The International Institute of Tamil Studies (IITS) is a linguistic research institution based in Chennai, Tamil Nadu, India. It was established with a view to promoting the cause of the Tamil language.

==History==
The International Institute of Tamil Studies was established in 1970 for Tamil research. In 2014, the then directors Vijayaraghavan and Manavazhagan proposed setting up a cultural center with permanent exhibition to recreate the history of Tamils unraveled by decades of research, and the government approved it in September the same year. The center was opened to the public in a new building in March 2016.

==Infrastructure==
The center has a theatre, which films short eight-to-nine-minute documentaries showcasing photographs, dramatic recreations, videos, film clippings and pictures of sculptures/murals from temples. The museum is entirely based on Tamil literature. It exhibits paintings on Sangam literature, wood and cement reproductions of artefacts found in various parts of the state, photographs of collections in various other museums, replicas of weapons and implements, and replicas of ancient towns and temples. There are also dioramic representations that speak about how kings observed the rules of war, treated subjects rendering justice, and ensured fair-play and compassion to all creatures.
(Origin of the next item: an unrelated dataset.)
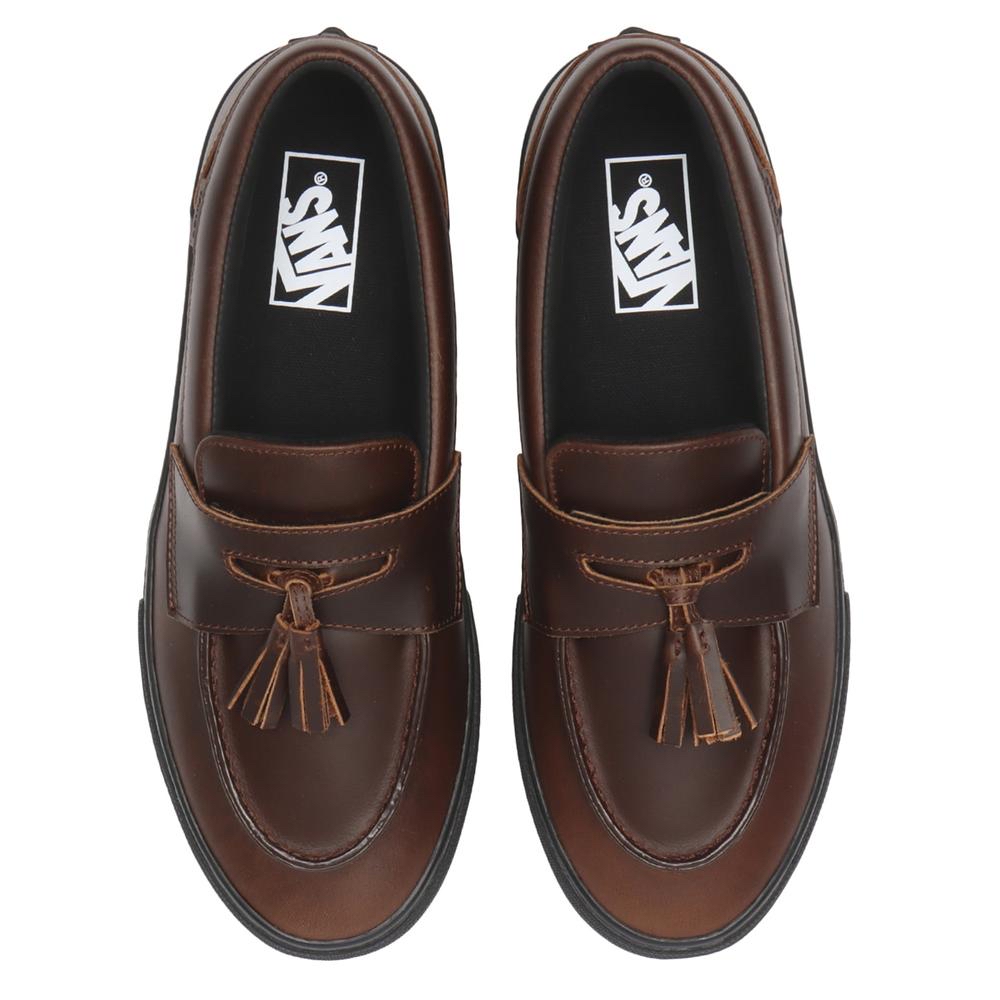 【4月預購】 Vans x Billy’s loafer 🖤🤎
The exhibits are arranged in five galleries:

- "Tholkappiar Arangam" displaying art forms;
- "Thiruvalluvar Arangam" with exhibits of metalcraft/agriculture, education, medicine and weapons;
- "Kapilar Arangam" with a collection of home tools/grinders and exhibits on temples and gods;
- "Avvaiyar Arangam" with lifelike depictions of well-known events in the life of ancient kings;
- "Ilango Adigal gallery" with exhibits on shipbuilding and sail-weaving, for which ancient Tamils were well known.

There are also scale-models of the cities of Madurai and Thiruvarangam, highlighting the meticulous city-planning and temple-building artistry found in these cities.